Doctrine is being down-played in favor of cooperation. Separation has become a
nadir of the faith rather than a badge of courage. Denominating your faith
honestly with an honest title has become hateful and prideful.
Pergamos and
Thyatira have become the models for Christian ministry, active and busy in works
while allowing things which God hates. These things still bring success with
the world and in our pragmatic day we have learned to ignore the leaven and
enjoy the growth. In chapter four John demands that we “try the spirits” (4:1)

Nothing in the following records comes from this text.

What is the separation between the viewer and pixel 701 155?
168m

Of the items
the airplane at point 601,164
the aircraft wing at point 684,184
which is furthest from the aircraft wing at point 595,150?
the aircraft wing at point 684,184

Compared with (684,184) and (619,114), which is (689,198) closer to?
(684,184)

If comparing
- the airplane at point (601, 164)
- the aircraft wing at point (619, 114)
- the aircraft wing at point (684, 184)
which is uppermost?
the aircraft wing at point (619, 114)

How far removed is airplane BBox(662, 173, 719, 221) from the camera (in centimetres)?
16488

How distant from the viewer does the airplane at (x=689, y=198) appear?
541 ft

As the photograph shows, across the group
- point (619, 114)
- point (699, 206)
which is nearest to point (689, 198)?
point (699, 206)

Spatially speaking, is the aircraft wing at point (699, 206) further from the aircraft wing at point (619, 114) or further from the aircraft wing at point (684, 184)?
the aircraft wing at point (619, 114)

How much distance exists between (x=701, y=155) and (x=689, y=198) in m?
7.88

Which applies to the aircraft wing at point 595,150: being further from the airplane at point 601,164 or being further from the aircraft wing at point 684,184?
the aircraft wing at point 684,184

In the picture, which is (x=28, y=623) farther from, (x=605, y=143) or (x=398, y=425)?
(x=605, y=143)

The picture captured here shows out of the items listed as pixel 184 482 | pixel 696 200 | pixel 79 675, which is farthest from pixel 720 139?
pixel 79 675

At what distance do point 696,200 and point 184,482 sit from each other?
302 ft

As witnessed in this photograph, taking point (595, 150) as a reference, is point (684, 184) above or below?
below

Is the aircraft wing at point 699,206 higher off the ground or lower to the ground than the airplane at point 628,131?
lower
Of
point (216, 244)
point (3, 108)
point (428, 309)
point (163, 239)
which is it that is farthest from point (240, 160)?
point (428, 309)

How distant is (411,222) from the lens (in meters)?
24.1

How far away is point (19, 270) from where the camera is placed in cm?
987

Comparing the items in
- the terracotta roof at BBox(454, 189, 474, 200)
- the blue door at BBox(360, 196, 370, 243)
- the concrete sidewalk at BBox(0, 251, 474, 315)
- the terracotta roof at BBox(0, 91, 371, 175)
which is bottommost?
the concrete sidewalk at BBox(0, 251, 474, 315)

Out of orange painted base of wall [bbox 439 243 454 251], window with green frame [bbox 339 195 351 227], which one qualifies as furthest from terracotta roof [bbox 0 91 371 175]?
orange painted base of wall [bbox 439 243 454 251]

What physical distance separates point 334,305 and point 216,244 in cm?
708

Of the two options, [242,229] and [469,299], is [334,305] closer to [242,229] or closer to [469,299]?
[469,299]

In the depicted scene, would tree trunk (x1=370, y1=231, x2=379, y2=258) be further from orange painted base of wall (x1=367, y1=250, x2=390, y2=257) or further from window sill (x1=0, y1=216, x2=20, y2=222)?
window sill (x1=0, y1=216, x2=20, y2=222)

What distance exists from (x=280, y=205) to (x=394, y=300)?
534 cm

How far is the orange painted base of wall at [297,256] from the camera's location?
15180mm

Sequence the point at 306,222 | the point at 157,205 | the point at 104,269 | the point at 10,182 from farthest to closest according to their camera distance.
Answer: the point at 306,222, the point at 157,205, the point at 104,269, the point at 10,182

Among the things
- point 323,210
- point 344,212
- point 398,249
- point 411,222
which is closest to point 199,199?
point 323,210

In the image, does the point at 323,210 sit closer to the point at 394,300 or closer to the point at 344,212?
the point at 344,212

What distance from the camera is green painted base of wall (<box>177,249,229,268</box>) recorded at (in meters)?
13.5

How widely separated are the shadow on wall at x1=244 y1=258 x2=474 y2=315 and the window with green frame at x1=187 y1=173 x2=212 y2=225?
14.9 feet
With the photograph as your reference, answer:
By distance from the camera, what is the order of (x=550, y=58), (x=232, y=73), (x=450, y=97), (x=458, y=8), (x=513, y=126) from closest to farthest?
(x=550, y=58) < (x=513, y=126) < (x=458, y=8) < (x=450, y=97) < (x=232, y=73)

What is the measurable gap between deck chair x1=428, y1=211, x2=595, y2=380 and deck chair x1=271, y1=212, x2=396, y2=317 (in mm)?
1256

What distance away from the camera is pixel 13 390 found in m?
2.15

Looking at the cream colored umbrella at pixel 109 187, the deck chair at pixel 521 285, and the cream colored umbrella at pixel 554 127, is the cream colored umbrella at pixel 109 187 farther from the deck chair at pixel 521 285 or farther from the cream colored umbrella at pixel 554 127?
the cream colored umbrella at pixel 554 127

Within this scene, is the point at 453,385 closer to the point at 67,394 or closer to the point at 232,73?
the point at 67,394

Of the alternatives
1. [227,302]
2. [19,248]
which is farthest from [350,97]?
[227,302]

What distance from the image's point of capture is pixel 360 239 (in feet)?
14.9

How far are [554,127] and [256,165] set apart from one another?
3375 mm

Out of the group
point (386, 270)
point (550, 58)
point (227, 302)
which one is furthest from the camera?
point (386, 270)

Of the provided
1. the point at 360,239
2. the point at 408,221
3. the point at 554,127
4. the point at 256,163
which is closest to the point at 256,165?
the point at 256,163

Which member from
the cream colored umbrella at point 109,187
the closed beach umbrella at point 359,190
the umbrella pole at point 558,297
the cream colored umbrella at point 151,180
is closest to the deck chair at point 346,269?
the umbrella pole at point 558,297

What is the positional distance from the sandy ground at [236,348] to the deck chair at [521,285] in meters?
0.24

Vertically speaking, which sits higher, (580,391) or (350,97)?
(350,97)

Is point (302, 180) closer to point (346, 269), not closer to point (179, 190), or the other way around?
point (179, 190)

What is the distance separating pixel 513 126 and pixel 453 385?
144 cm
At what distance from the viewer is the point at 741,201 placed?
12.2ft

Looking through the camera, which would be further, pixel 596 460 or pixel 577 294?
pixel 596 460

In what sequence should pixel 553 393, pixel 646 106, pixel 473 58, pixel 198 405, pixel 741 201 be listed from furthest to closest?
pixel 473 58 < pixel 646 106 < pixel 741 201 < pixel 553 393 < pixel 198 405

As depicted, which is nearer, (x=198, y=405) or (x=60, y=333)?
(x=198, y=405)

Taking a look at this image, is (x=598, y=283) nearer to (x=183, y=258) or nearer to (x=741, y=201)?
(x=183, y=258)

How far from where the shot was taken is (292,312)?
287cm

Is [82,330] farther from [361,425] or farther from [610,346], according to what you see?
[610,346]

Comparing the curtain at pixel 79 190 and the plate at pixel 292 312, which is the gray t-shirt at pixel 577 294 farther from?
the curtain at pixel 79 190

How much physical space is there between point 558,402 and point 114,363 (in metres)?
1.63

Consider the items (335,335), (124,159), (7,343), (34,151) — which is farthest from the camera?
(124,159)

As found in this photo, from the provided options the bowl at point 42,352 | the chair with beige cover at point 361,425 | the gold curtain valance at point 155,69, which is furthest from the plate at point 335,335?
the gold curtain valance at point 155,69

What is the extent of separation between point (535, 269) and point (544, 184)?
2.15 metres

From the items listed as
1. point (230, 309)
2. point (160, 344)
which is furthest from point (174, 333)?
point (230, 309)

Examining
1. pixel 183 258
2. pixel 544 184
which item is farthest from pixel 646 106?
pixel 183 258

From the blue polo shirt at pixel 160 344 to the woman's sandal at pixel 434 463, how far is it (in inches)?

not “try them out.” He said of the false messengers,
They are of the world, therefore speak they of
the world, and the world heareth them. We are of God: he that heareth God
heareth us; he that is not of God heareth not us (4:5-6).
And So . . . .
Guess what has not
changed? The world has not changed! Whether outside the church or inside, it
will not and cannot live by the Spirit. Even carnal believers will continue to
walk after the flesh, desiring only milk but carrying the baggage of the old
life like strong men!
Guess what has
changed? The church of Jesus Christ has changed! She is as a bride adorned for
her Husband, as a chaste virgin to Christ, waiting to be removed from her
present surroundings and transported in the skies to her Father’s house, where
she will reflect the glory of her Lord forever! She is not of them that turn
back!
Notes:
1. W.H. Griffith Thomas, "Old Testament Criticism
and New Testament Christianity" R.A. Torrey, A.C. Dixon & others, eds.,
The Fundamentals (Grand Rapids: Baker
Books) 144.
2. G.K. Chesterton,
Heretics (Nashville: Thomas Nelson,
2000) 23.
3. Douglas Groothuis,
The Soul In Cyberspace (Grand Rapids:
Baker Books, 1997) 69.
4. Quoted by Groothuis, 27.
5. Vincent of Lerins, “Spiritual Maturity,” Sharrer
& Vanker, eds. Day by Day With the Early Church
Fathers (Peabody, MA: Hendrickson Publishers, 1999) 243.
6. Donald Whitney,
How Can I Be Sure I’m A Christian? (Colorado Springs: NavPress, 1994) 56.